You may also need to provide proof of income, which can include payslips, P60 forms, or letters from your employer detailing your earnings and tax contributions. This is used to determine how much Carer’s Allowance you’re eligible for based on your income levels. Keep in mind that if your partner earns above £120 per week (or £152 if they are disabled), your claim may be affected. Make sure to carefully review the documentation needed for your individual circumstances and keep all relevant papers organized for easy reference during the claims process.
Frequently Asked Questions
We’ve covered the basics, but you still have questions. Let’s address some of the most common queries about claiming Carer’s Allowance if you have savings.
Savings and Carer’s Allowance FAQs
When assessing your savings for Carer’s Allowance, DWP considers only your savings in certain accounts. These include savings in a National Savings and Investments (NS&I) account, a building society or bank, or a credit union. Any other type of account, such as a pension or an ISA, is not taken into account.

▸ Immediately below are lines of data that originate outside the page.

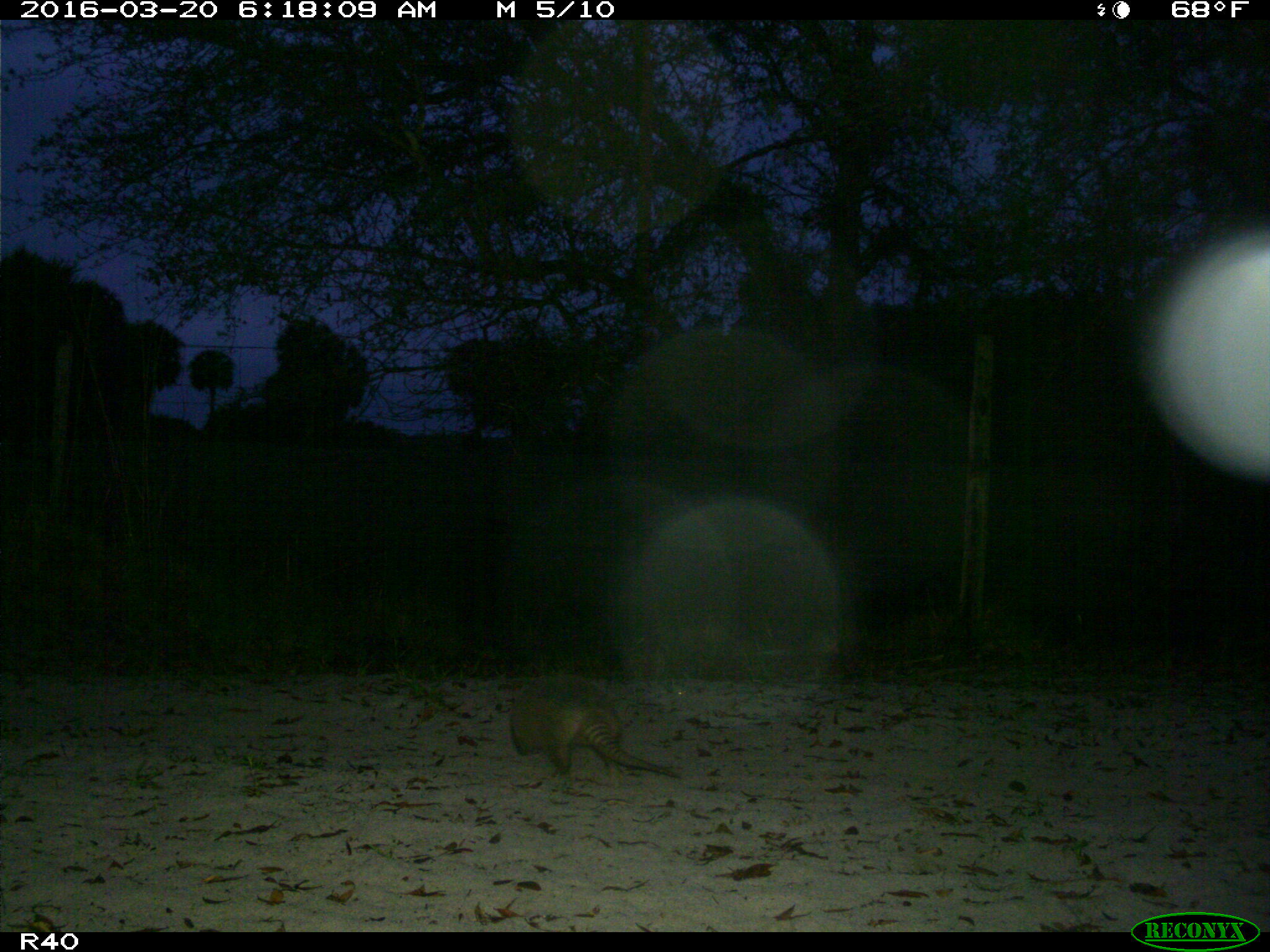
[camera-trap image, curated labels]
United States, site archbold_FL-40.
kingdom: Animalia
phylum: Chordata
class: Mammalia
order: Cingulata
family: Dasypodidae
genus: Dasypus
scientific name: Dasypus novemcinctus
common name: nine-banded armadillo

If you have savings exceeding the £16,000 limit, your Carer’s Allowance may be reduced. However, there are exceptions to this rule. If you’re in receipt of certain benefits, such as Disability Living Allowance (DLA), Personal Independence Payment (PIP), or Attendance Allowance, you don’t need to worry about savings limits.

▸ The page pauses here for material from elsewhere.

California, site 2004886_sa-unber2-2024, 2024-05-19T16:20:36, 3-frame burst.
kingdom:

If you have exceeded the £16,000 limit but still claim Carer’s Allowance, your benefit will be reduced by £1 for every £250 of excess savings. For example, if you have £20,000 in savings and are claiming Carer’s Allowance, your benefit would be reduced by £4.

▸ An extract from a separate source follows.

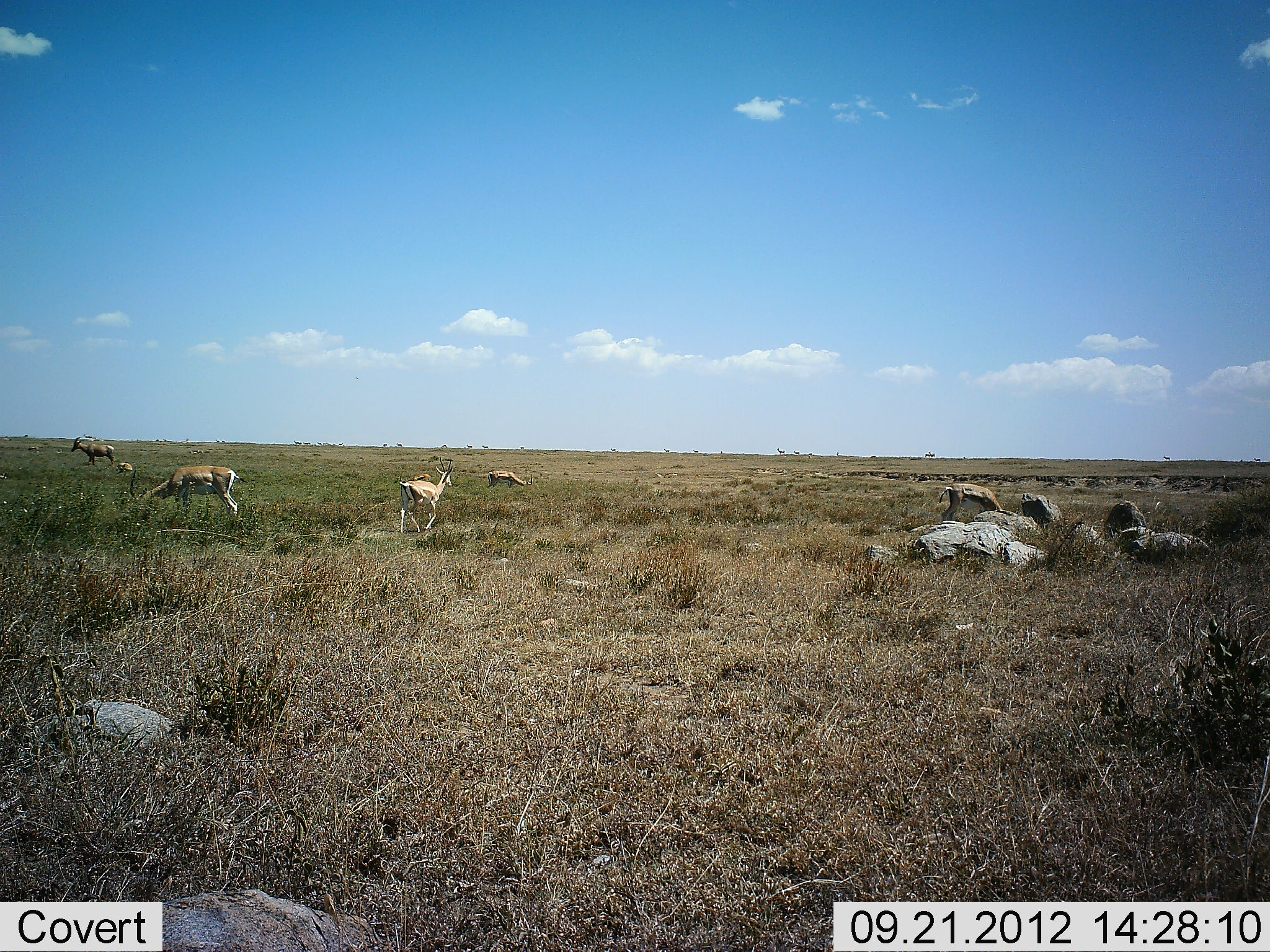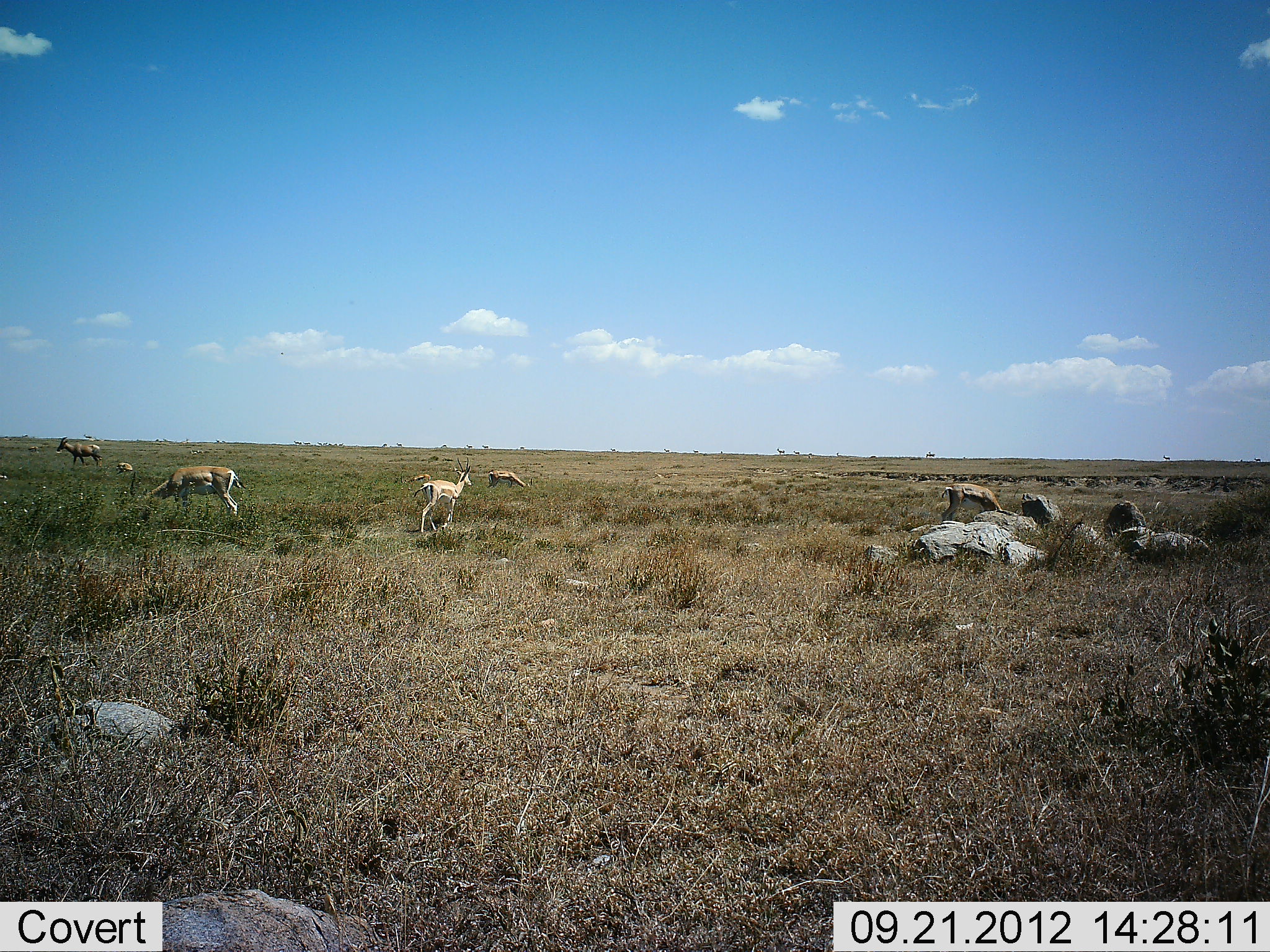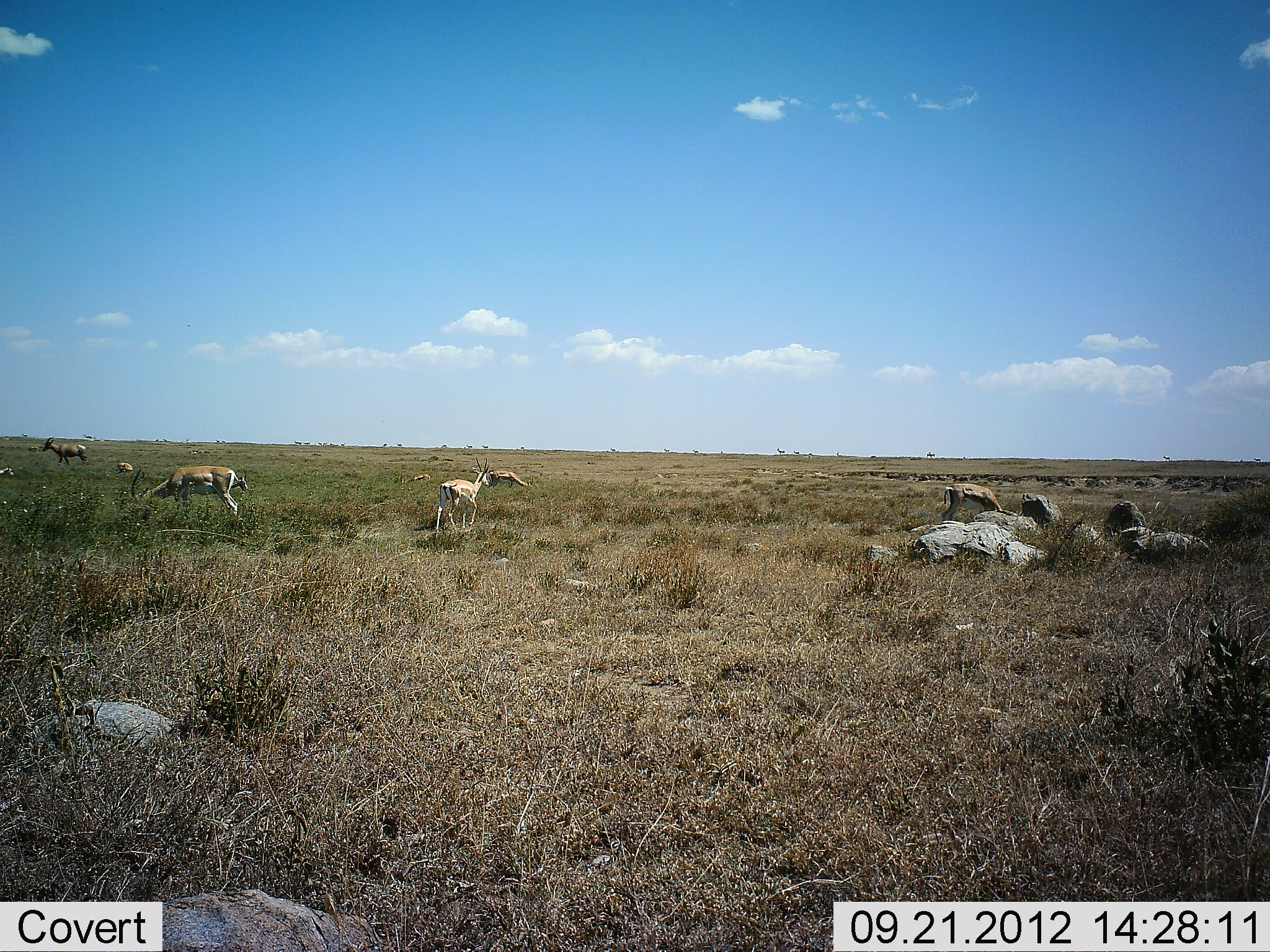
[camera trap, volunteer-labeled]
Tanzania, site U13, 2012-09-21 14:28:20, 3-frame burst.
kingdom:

You should declare all your savings when making a new claim or notifying the DWP of any changes to your circumstances. Failure to disclose accurate information can result in an overpayment being recovered from future benefits. If you’re unsure about how savings affect your Carer’s Allowance, it’s recommended that you speak with a social security advisor or contact the DWP directly.
Carers often have complex financial situations due to their caring responsibilities. In some cases, it may be beneficial to seek independent advice on managing your finances while claiming Carer’s Allowance.
Frequently Asked Questions
Can I still apply for carer’s allowance if I’ve recently sold an investment or asset?
Yes, you can still apply for carer’s allowance even if you’ve recently sold an investment or asset. However, be aware that the proceeds from the sale may affect your savings limit and eligibility for the benefit.
How will my partner’s income affect our household’s carer’s allowance entitlements?
When applying for carer’s allowance with a partner, their income will be taken into account when assessing your combined household income. If you have a partner who is also working or receiving other benefits, this may impact your eligibility and the amount you receive.
Can I claim backdated carer’s allowance if I’ve been caring for my loved one without taking time off work?
You can claim backdated carer’s allowance if you’ve been caring for someone without taking time off work. However, it’s essential to gather evidence of your care-giving activities and submit this with your application.
What if I’m unsure about the correct savings limit or have complex financial circumstances – what should I do?
If you’re unsure about the correct savings limit or have complex financial circumstances that may affect your carer’s allowance entitlement, consider consulting a benefits advisor or seeking advice from a financial expert. They can help you navigate the application process and ensure you receive the correct amount of benefit.
Do pension credits automatically disqualify me from receiving carer’s allowance?
No, having pension credits does not automatically disqualify you from receiving carer’s allowance. However, your pension credit entitlement may be affected by your savings limit and household income when assessing your eligibility for the benefit.